In an October meeting with German investors in Berlin, Ukraine’s Minister of Economic Development and Trade Aivaras Abromavicius stated, “2016 will be the year of privatization in Ukraine. The first step will be the sale of the Odessa Port Chemical Plant. We already have advisors from Europe. We’re calling for businessmen from Germany to participate in the process.” Russian investors and companies will not be allowed to participate in the government’s privatization scheme.

However, the large-scale privatization is opposed by broad sections of the Ukrainian working class, who understand that further privatization will only lead to more factory closings and job losses, alongside an even greater share of profits for the country’s oligarchic capitalist elite.

According to recent polling on privatization of state-owned enterprises in Ukraine by the International Republican Institute (IRI), 49 percent of Ukrainian respondents said all of the state-run companies should remain as they are, while 30 percent answered that, “A few should be privatized, but most should remain in state hands.” Only 12 percent of respondents said, “Most of them should be privatized and only a few strategic companies should remain in state hands.” One percent supported the complete privatization of all state-owned companies.

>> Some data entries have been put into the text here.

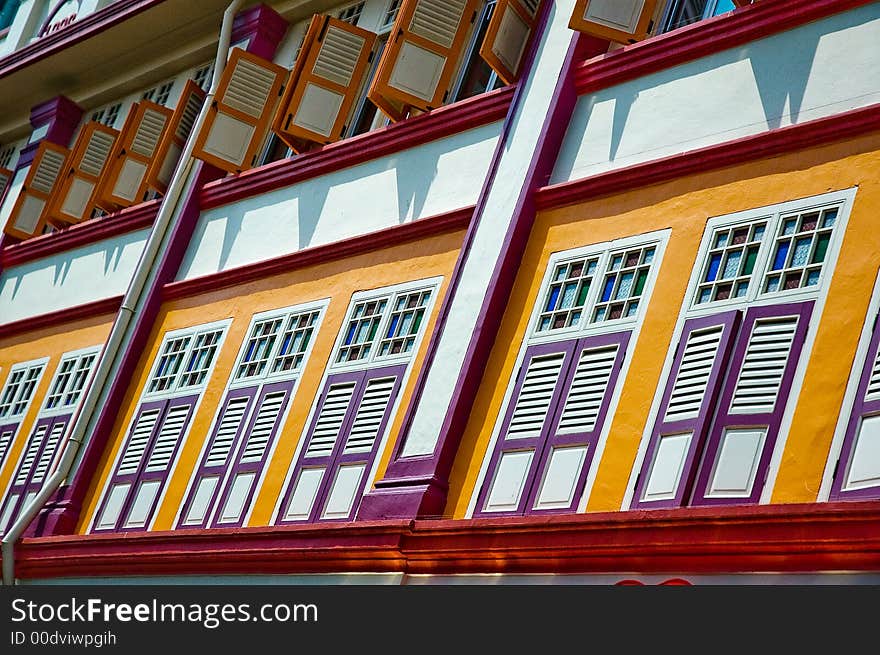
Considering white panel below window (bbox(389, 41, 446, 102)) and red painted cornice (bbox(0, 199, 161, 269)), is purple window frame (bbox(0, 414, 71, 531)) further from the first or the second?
white panel below window (bbox(389, 41, 446, 102))

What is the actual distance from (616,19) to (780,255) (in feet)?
7.58

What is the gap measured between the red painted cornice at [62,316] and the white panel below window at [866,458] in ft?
24.1

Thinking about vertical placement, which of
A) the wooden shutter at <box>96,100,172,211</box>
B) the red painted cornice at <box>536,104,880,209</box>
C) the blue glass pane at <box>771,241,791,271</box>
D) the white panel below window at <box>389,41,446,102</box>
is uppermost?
the wooden shutter at <box>96,100,172,211</box>

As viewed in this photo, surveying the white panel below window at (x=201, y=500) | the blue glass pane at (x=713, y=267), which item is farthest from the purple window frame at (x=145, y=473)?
the blue glass pane at (x=713, y=267)

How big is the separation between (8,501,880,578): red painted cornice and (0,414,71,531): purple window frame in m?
1.71

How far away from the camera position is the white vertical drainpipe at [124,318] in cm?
1070

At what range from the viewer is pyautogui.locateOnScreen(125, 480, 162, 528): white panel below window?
33.0 ft

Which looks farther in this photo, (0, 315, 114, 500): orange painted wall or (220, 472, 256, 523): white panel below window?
(0, 315, 114, 500): orange painted wall

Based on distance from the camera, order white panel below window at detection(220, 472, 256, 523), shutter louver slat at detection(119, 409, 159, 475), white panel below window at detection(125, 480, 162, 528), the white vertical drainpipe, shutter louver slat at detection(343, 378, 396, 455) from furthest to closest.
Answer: the white vertical drainpipe, shutter louver slat at detection(119, 409, 159, 475), white panel below window at detection(125, 480, 162, 528), white panel below window at detection(220, 472, 256, 523), shutter louver slat at detection(343, 378, 396, 455)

Furthermore, many of the largest state-owned industries are based in the south and east of country, where opposition to Kiev is highest. The country’s coal industry in the Donbass region will be particularly hard hit by job losses, as the government goes ahead with plans to sell all state-run mines by the end of 2016 and to end subsidies of the coal industry completely by 2020.

Under capitalist rule Ukraine’s coal mines have fallen into disrepair, creating highly dangerous conditions for workers, and many are not expected to stay open without government funding. Two-thirds of the coal mines in the Donbass region are currently non-operational due to the conflict.

Widespread opposition to the privatization plans has not gone unnoticed by the Poroshenko regime, which had first planned to begin large-scale privatization in 2015 with the sale of approximately 300 companies. Instead it postponed its plans until 2016 due to a lack of investors, political opposition, and widespread social and economic instability.

In an interview with Germany’s Deutsche Welle state-run news broadcaster, Ihor Lutsenko, a member of both the Centre-right Fatherland Party and the Ukrainian Parliament’s Committee on Privatization, said, “More than likely the government coalition will collapse, deepening the political crisis. Many politicians expect early parliamentary elections. And in such conditions nobody dares to go after privatized firms—neither sellers nor buyers. I do not think the political situation is favorable for this.”